Michele Soavi è l’ultimo grande rappresentante del cinema di genere italiano. Uno che si è fatto le ossa passando dai set di Umberto Lenzi (Il grande attacco) a quelli di Ciro Ippolito (Alien 2: Sulla terra). Regista che è morto atrocemente per Lucio Fulci in Paura nella città dei morti viventi prima di approdare alla corte dei miracoli del grande Joe D’Amato per il quale appare in un cameo motociclistico in Rosso sangue (sequel di Antropophagus). Anche per D’Amato muore fra tormenti inenarrabili (Caligola: la storia mai raccontata) e continua ad apparire nei film di Lamberto Bava (lui è quello che in Dèmoni distribuisce i volantini in metro), Ruggero Deodato e inizia a frequentare i set di Dario Argento.

GRAZIE a D’Amato esordisce con un film che ormai è considerato un classico a tutti gli effetti del thriller italiano, quel Deliria che vince un prestigioso primo premio ad Avoriaz, lanciando Soavi nell’empireo dei maestri.
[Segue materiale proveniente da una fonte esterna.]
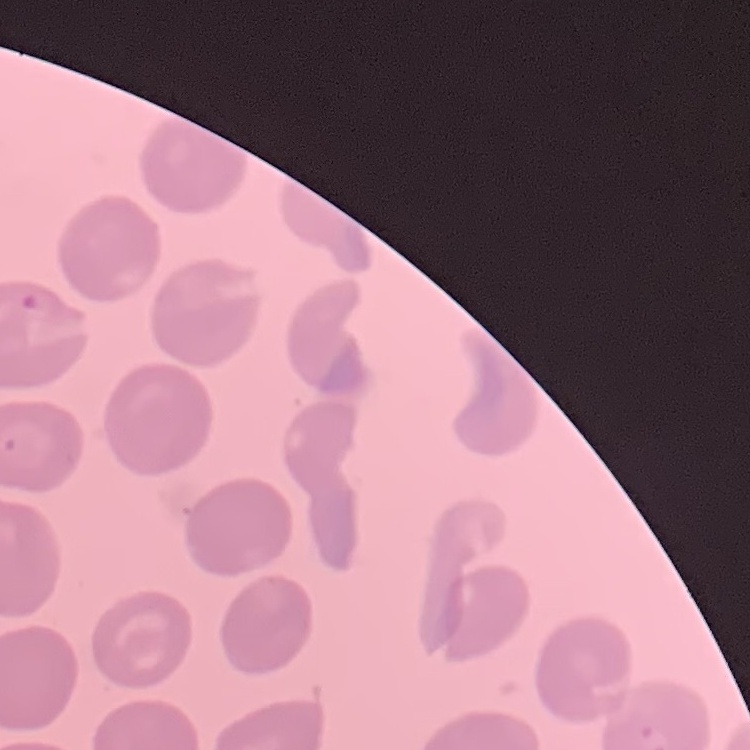
The red blood cells show no rouleaux formation. Stained with either Field's or Giemsa. One tile cut from a larger photomicrograph. Thin blood smear.Outline each blood parasite and name the species.
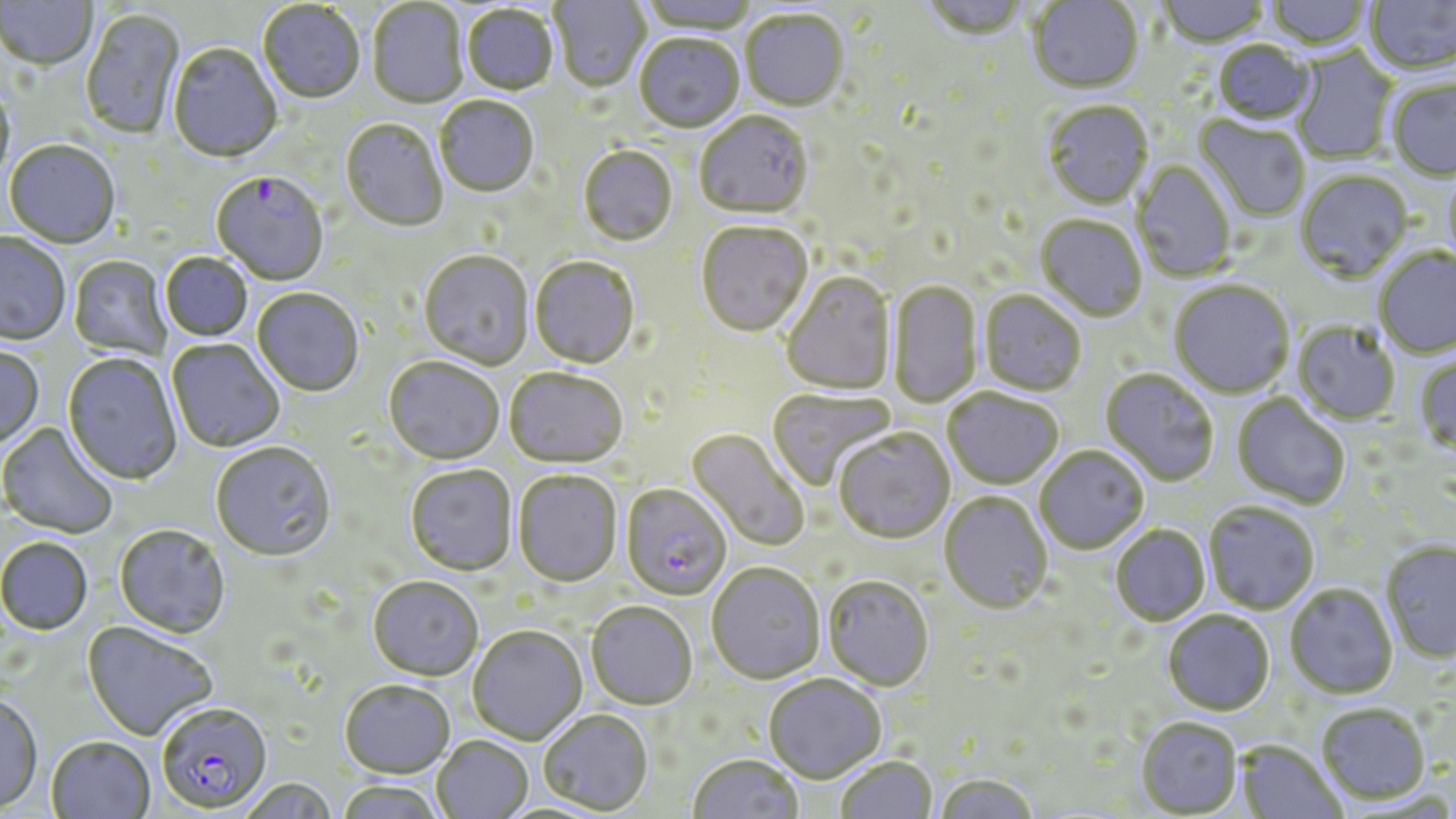

Approximate bounding boxes as (x1, y1, x2, y2) in pixels.
Plasmodium falciparum-infected red blood cells: (211, 173, 328, 287), (620, 485, 731, 602), (156, 705, 272, 815).
No Plasmodium ovale, Plasmodium malariae, Plasmodium vivax, Babesia divergens, or Trypanosoma brucei observed.

slide_level_diagnosis: Plasmodium falciparum
modality: optical microscopy
preparation: thin blood smear
uninfected_red_blood_cell_locations: 'approximate bounding boxes as (x1, y1, x2, y2) in pixels: (550, 0, 651, 94), (637, 0, 759, 35), (920, 0, 1030, 44), (1028, 0, 1143, 95), (1158, 0, 1268, 49), (1265, 0, 1372, 52), (1365, 0, 1456, 76), (1, 1, 98, 72), (258, 2, 365, 106), (368, 2, 467, 109), (462, 6, 558, 97), (81, 9, 186, 141), (741, 12, 848, 113), (635, 36, 743, 135), (1212, 42, 1317, 129), (168, 45, 282, 164), (1291, 46, 1398, 164), (1387, 78, 1456, 182), (0, 80, 16, 187), (435, 98, 538, 199), (1042, 102, 1154, 211), (695, 114, 813, 221), (1194, 116, 1309, 222), (340, 120, 447, 233), (4, 142, 120, 250), (578, 148, 678, 248), (1131, 160, 1235, 282), (1442, 171, 1456, 270), (1295, 172, 1413, 283), (1035, 216, 1147, 324), (696, 223, 813, 339), (0, 233, 70, 347), (1374, 249, 1456, 359), (419, 252, 534, 371), (160, 253, 253, 342), (68, 257, 171, 361), (529, 258, 640, 371), (781, 273, 897, 397), (887, 281, 983, 408), (1169, 282, 1294, 400), (252, 289, 363, 398), (979, 291, 1086, 398), (1292, 322, 1400, 426), (167, 340, 284, 453), (0, 346, 44, 450), (62, 354, 182, 486), (1415, 355, 1456, 456), (383, 359, 504, 467), (505, 370, 627, 471), (1100, 370, 1218, 487), (767, 388, 896, 491), (942, 390, 1063, 490), (1232, 394, 1350, 509), (0, 422, 118, 539), (685, 427, 810, 553), (834, 430, 955, 546), (211, 444, 337, 564), (1035, 447, 1149, 555), (405, 466, 516, 577), (512, 472, 623, 589), (939, 494, 1052, 616), (1204, 503, 1319, 615), (1111, 525, 1211, 627), (114, 526, 231, 640), (0, 538, 93, 636), (1380, 541, 1456, 663), (707, 564, 825, 686), (822, 578, 934, 693), (367, 579, 482, 683), (1285, 585, 1398, 700), (586, 604, 696, 712), (1163, 612, 1275, 717), (82, 622, 218, 742), (468, 627, 587, 746), (764, 676, 886, 785), (340, 681, 455, 781), (0, 693, 44, 815), (1316, 704, 1430, 806), (537, 711, 653, 816), (1136, 718, 1243, 817), (46, 737, 156, 819), (431, 737, 532, 819), (1236, 741, 1347, 818), (687, 756, 803, 819), (836, 757, 937, 818), (934, 776, 1039, 819), (237, 779, 338, 819), (335, 782, 446, 819)'
magnification: 1000x
field_of_view: one of a larger specimen
stain: May-Grünwald-Giemsa
image_size: 1456×819 pixelsAssess the morphology of the red blood cells.
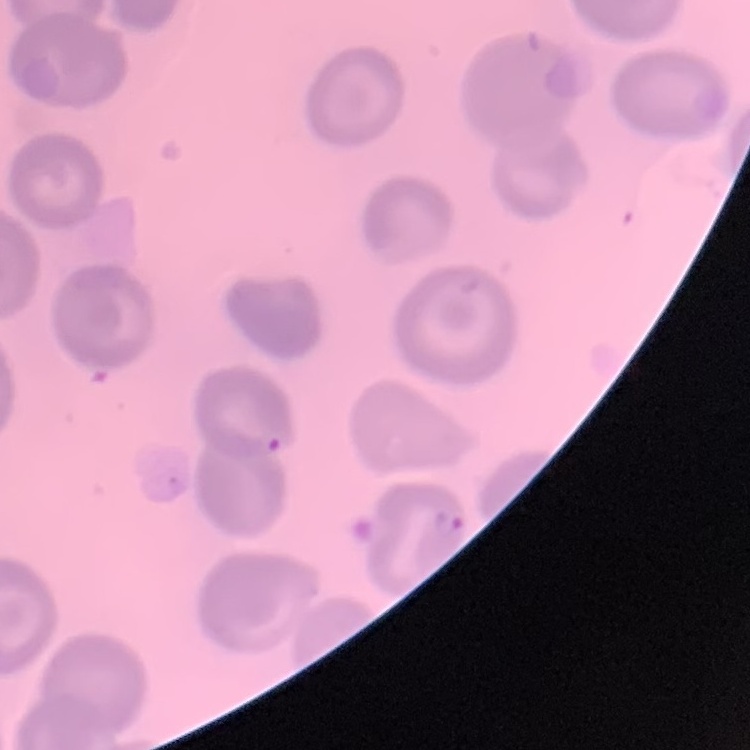
They show no rouleaux formation.

Thin blood film. Square crop of a larger photomicrograph. Stained with either Field's or Giemsa.Locate every uninfected red blood cell.
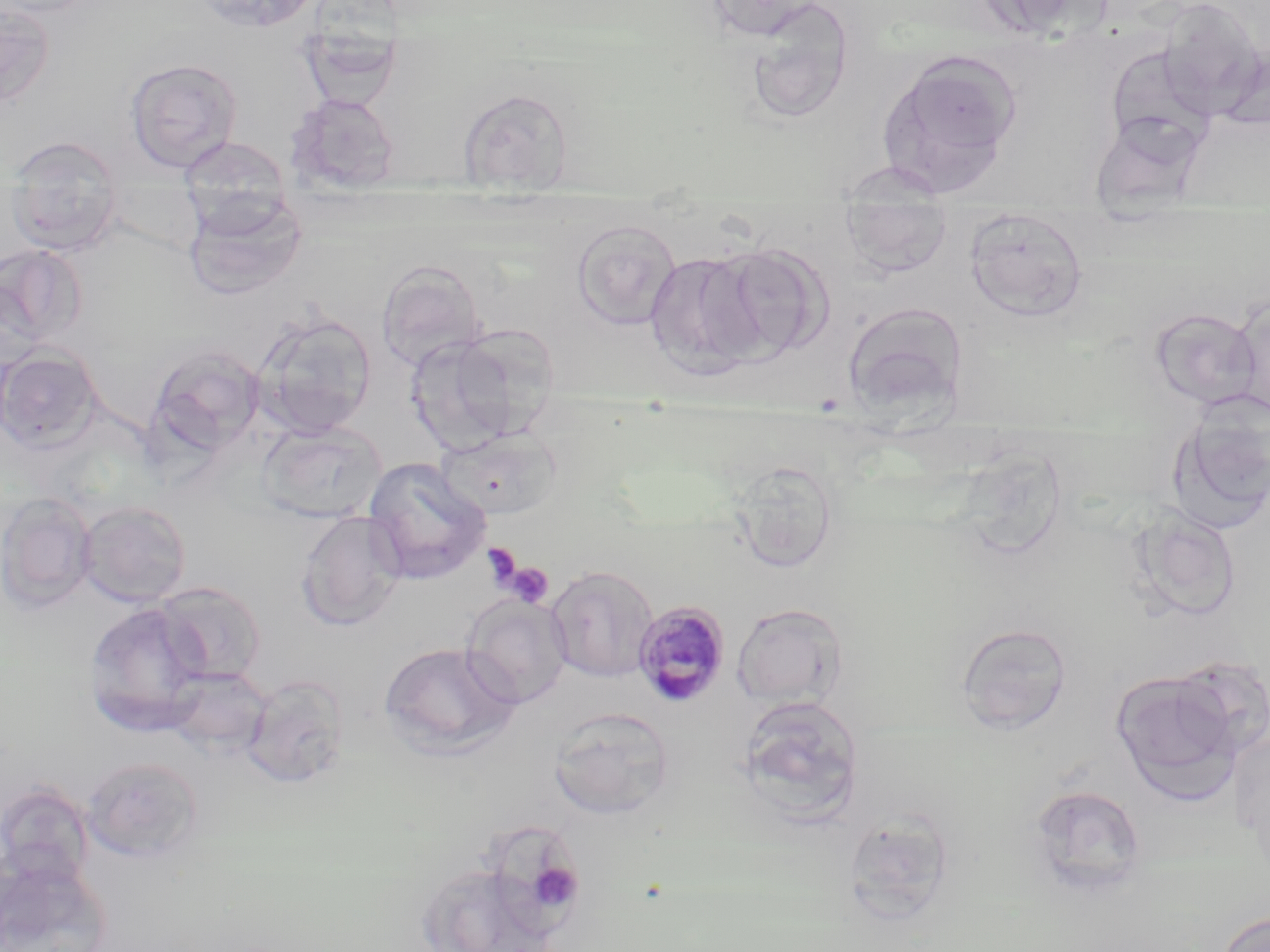

Approximate bounding boxes as (x1,y1)-(x2,y2) corner pairs in pixels.
Uninfected red blood cells: (187,0)-(324,34), (705,0)-(825,41), (973,0)-(1112,37), (0,1)-(56,110), (745,2)-(854,124), (297,27)-(404,112), (1104,45)-(1218,157), (877,50)-(1022,191), (125,57)-(244,173), (458,88)-(573,193), (285,93)-(401,194), (1086,113)-(1205,207), (3,136)-(125,257), (176,137)-(294,219), (832,161)-(954,204), (184,192)-(307,301), (840,205)-(953,279), (965,209)-(1088,324), (571,219)-(682,332), (710,243)-(831,360), (0,244)-(87,351), (644,251)-(768,378), (376,259)-(487,369), (1,277)-(45,373), (1229,294)-(1269,417), (840,301)-(970,419), (1148,307)-(1263,409), (251,309)-(377,437), (404,332)-(529,454), (147,344)-(266,457), (1,347)-(104,455), (1167,393)-(1270,533), (256,420)-(387,523), (436,428)-(562,521), (962,436)-(1070,562), (362,457)-(491,585), (729,461)-(840,573), (0,492)-(96,614), (77,501)-(192,607), (1127,508)-(1243,622), (295,510)-(408,632), (546,565)-(659,682), (153,581)-(266,686), (462,595)-(572,708), (83,601)-(212,736), (732,603)-(849,708), (955,622)-(1073,734), (378,641)-(519,755), (164,666)-(273,757), (1110,669)-(1243,802), (242,675)-(350,788), (736,695)-(865,822), (548,707)-(675,820), (82,756)-(204,863), (0,782)-(95,890), (1029,784)-(1148,898), (843,812)-(955,927), (484,815)-(593,932), (1,855)-(112,952), (426,864)-(554,949), (1215,910)-(1270,952).

Summary:
  - Plasmodium malariae-infected red blood cell locations: (632,600)-(731,708)
  - Platelet locations: (481,542)-(523,592), (504,561)-(555,608), (538,864)-(583,909)
  - Slide-level diagnosis: Plasmodium malariae
  - Stain: May-Grünwald-Giemsa
  - Image size: 1270×952 pixels
  - Magnification: 1000x
  - Field of view: one of a larger specimen
  - Modality: optical microscopy
  - Preparation: thin blood film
Tecnicamente dotatissimo, non a caso lavora come seconda unità di Terry Gilliam per Le avventure del Barone Münchhausen, Soavi riesce a cogliere per un attimo gli ultimi bagliori del crepuscolo del cinema di genere nostrano marchiandolo a fondo con titoli come La setta, La chiesa, Dellamorte Dellamore, prima di avviarsi a una proficua carriera televisiva con Ultimo 2 – La sfida che fra altissimi (Uno Bianca) e bassissimi (Il sangue dei vinti) continua con successo anche oggi come dimostra la prima stagione di Rocco Schiavone. Dal grande schermo Soavi mancava dai tempi del magnifico Arrivederci amore ciao e inevitabilmente le attese e la curiosità nei confronti di La Befana vien di notte, scritto da Nicola Guaglianone, erano legittimamente alte.

INTERPRETATO da Paola Cortellesi, il film è una gradevole favola per bambini che tenta di ricontestualizzare in chiave contemporanea il mito della Befana. L’operazione, in sé interessante, non riesce purtroppo mai pienamente a decollare, nonostante alcuni spunti interessanti e riusciti. Soavi dal canto suo è come se fosse indeciso fra il desiderio di dimostrare di non avere perso il suo piglio visionario e arrembante ed essere capace di non lasciarsi prendere la mano dagli spunti fantastici della materia, mentre Guaglianone, a sua volta, tenta di non andare al di là di quel che dalle nostre parti si suppone debba essere un film per bambini. Motivo per cui, senza essere un film sbagliato, La Befana vien di notte resta un po’ come a metà del guado: fra ciò che avrebbe potuto essere e i desideri di una produzione che ha scelto di non osare troppo (e invece sarebbe stato molto interessante vedere Soavi e Guaglianone lavorare insieme a tutto gas…).

LA BEFANA vien di notte avrebbe beneficiato di un tocco alla Zemeckis oppure in stile Gremlins, e il talento per andare in una direzione simile c’era. Così com’è il film rischia purtroppo di scontentare grandi (gli aficionados di Soavi) e piccini che crescono ormai con dosi di ferocia e cattiveria e sarcasmo e ironia inimmaginabili anche solo qualche anno fa. Resta da sperare solo che Soavi e Guaglianone ci riprovino, ma da par loro, giocando a tutto campo.